One of our most persistent messages throughout this book is that effective programming is based on a precise understanding of the possible set of data-type values and the set of operations defined on those values. Using a modern object-oriented programming language such as Java provides a path to this understanding because we design, build, and use our own data types. Our Graph data type is a fundamental one, the product of many iterations and experience with the design choices that we have discussed. The clarity and simplicity of our client code are testimony to the value of taking seriously the design and implementation of basic data types in any program.

Develop code incrementally

As with all of our other case studies, we build software one module at a time, testing and learning about each module before moving to the next.

Solve problems that you understand before addressing the unknown

Our shortest-paths example involving air routes between a few cities is a simple one that is easy to understand. It is just complicated enough to hold our interest while debugging and following through a trace, but not so complicated as to make these tasks unnecessarily laborious.

Keep testing and check results

When working with complex programs that process huge amounts of data, you cannot be too careful in checking your results. Use common sense to evaluate every bit of output that your program produces. Novice programmers have an optimistic mindset (“If the program produces an answer, it must be correct”); experienced programmers know that a pessimistic mindset (“There must be something wrong with this result”) is far better.

Use real-world data

The movies.txt file from the Internet Movie Database is just one example of the data files that are now omnipresent on the web. In past years, such data was often cloaked behind private or parochial formats, but most people are now realizing that simple text formats are much preferred. The various methods in Java’s String data type make it easy to work with real data, which is the best way to formulate hypotheses about real-world phenomena. Start working with small files in the real-world format, so that you can test and learn about performance before attacking huge files.

Reuse software

Another of our most persistent messages in this book is that effective programming is based on an understanding of the fundamental data types available for our use, so that we do not have to rewrite code for basic functionality. Our use of ST and SET in Graph is a prime example—most programmers still use lower-level representations and implementations that use linked lists or arrays for graphs, which means, inevitably, that they are rewriting code for simple operations such as maintaining and traversing linked lists. Our shortest-paths class PathFinder uses Graph, ST, SET, Stack, and Queue—an all-star lineup of fundamental data structures.

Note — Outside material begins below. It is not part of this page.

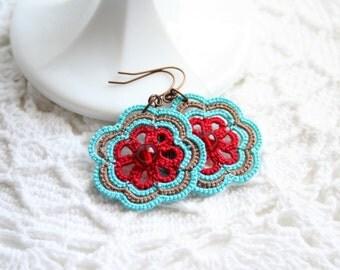 Blue Red Flower Motif Dangle Tatting Fiber Earring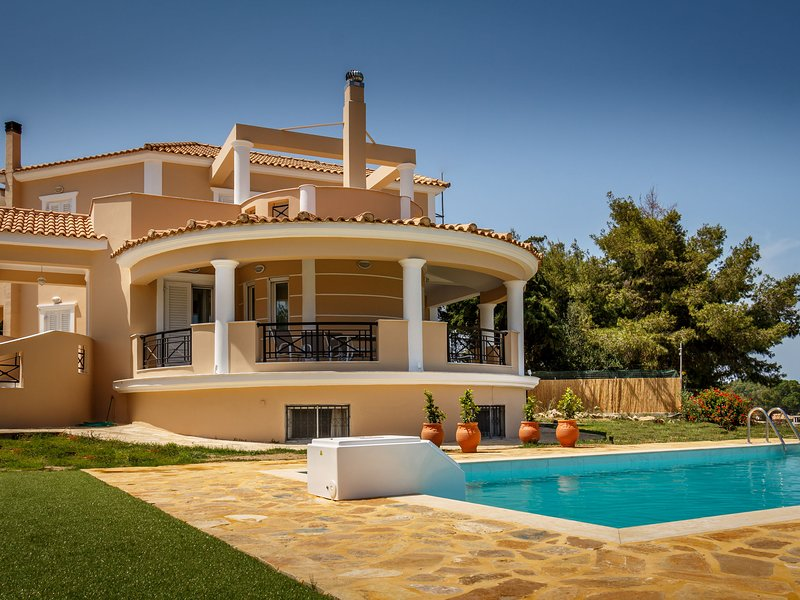 Grand villa on top of a hill with endless bay views, private pool, south coast, holiday rental in Kalpaki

The code reused by class Pathfinder are shown. PathFinder points to Graph, ST, Stac, and Queue. Graph points to SET and ST.
Maintain flexibility

Reusing software often means using classes in various Java libraries. These classes are generally very wide interfaces (i.e., they contain many methods), so it is always wise to define and implement your own APIs with narrow interfaces between clients and implementations, even if your implementations are all calls on Java library methods. This approach provides the flexibility that you need to switch to more effective implementations when warranted and avoids dependence on changes to parts of the library that you do not use. For example, using ST in our Graph implementation (PROGRAM 4.5.1) gives us the flexibility to use any of our symbol-table implementations (such as HashST or BST) or to use Java’s symbol-table implementations (java.util.TreeMap and java.util.HashMap) without having to change Graph at all.

Performance matters

Without good algorithms and data structures, many of the problems that we have addressed in this chapter would go unsolved, because naïve methods require an impossible amount of time or space. Maintaining an awareness of the approximate resource needs of our programs is essential.

This case study is an appropriate place to end this chapter because it well illustrates that the programs we have considered are a starting point, not a complete study. The programming skills that we have covered so far are a starting point, too, for your further study in science, mathematics, engineering, or any field of study where computation plays a significant role (almost any field, nowadays). The approach to programming and the tools that you have learned here should prepare you well for addressing any computational problem whatsoever.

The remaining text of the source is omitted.